Instructions to follow | Start at the line with "4 white with black markings french bulldog" in the records below, stop at the line with "Anatomi radiologica(principiantes)", and return every line in that span exactly, the two end lines included.

Dataset |
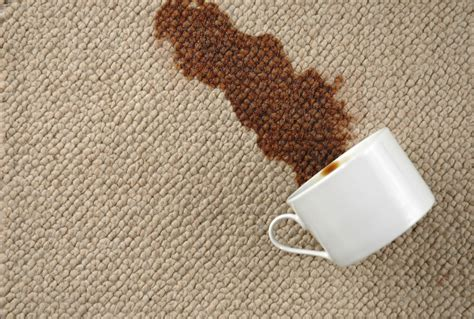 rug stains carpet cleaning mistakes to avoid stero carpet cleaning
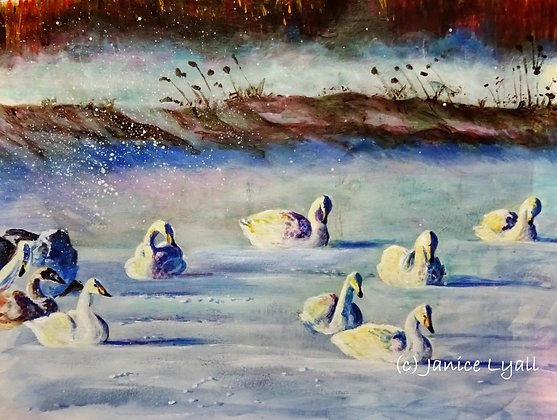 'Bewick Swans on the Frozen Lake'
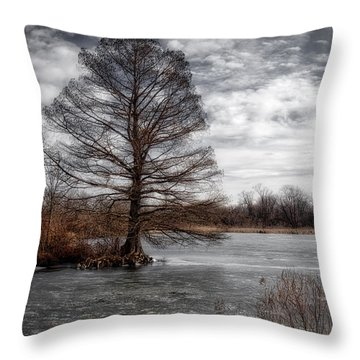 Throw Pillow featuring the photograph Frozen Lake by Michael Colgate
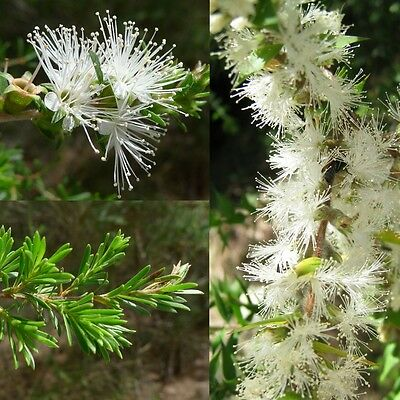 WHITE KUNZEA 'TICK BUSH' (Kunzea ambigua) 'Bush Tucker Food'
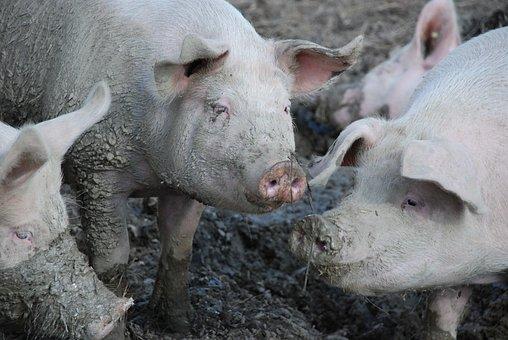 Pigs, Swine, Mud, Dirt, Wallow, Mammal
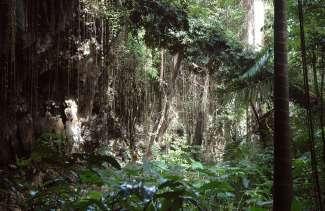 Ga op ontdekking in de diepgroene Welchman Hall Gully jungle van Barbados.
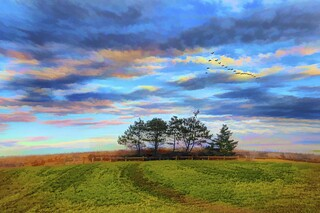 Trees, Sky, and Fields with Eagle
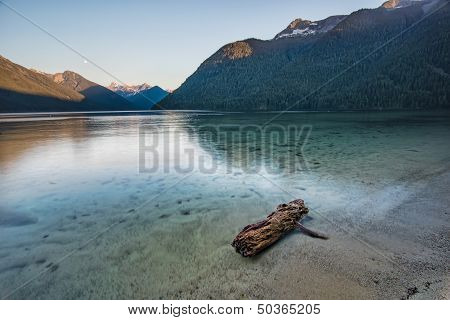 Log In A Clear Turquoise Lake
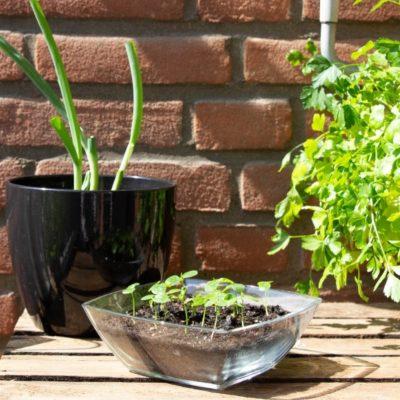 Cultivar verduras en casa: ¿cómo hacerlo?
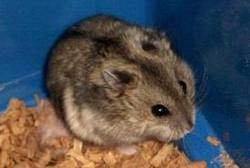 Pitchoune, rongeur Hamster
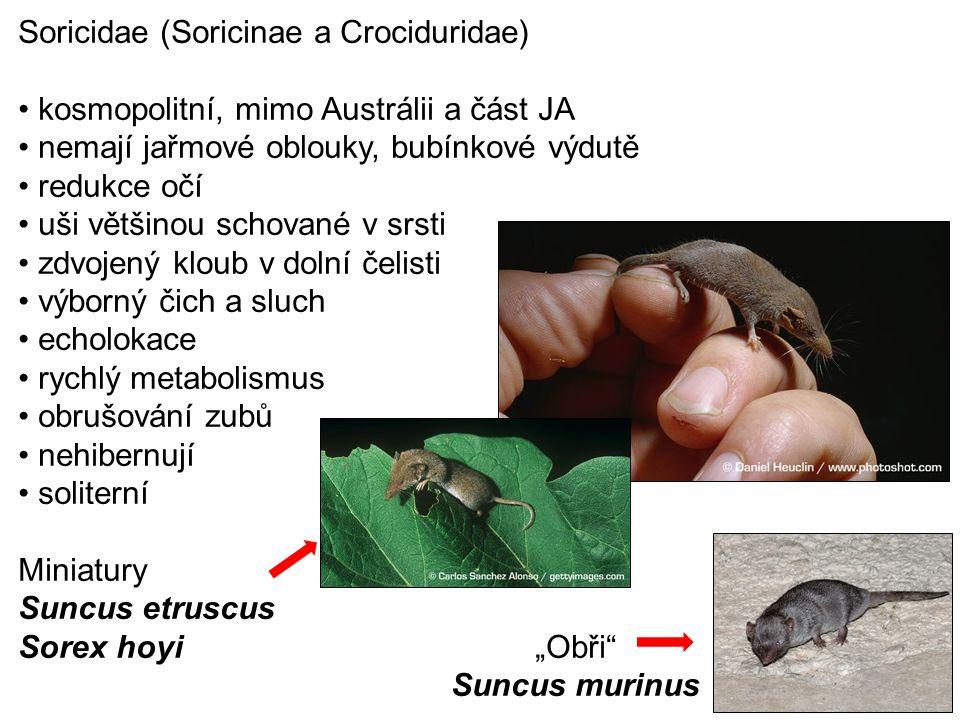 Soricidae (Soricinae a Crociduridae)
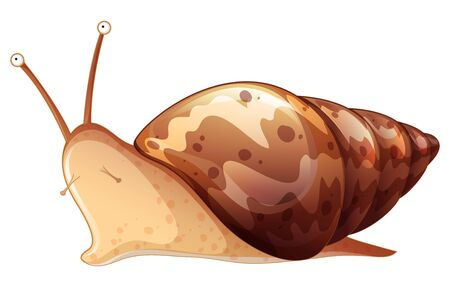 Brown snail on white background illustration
* * *
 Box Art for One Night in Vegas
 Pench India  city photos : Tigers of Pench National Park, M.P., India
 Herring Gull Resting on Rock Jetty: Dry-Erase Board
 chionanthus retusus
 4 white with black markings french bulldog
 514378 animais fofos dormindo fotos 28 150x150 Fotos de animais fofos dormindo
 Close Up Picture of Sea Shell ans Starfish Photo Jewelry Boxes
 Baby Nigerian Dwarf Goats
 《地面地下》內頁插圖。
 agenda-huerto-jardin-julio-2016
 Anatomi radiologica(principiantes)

Reply to the exercise |
 4 white with black markings french bulldog
 514378 animais fofos dormindo fotos 28 150x150 Fotos de animais fofos dormindo
 Close Up Picture of Sea Shell ans Starfish Photo Jewelry Boxes
 Baby Nigerian Dwarf Goats
 《地面地下》內頁插圖。
 agenda-huerto-jardin-julio-2016
 Anatomi radiologica(principiantes)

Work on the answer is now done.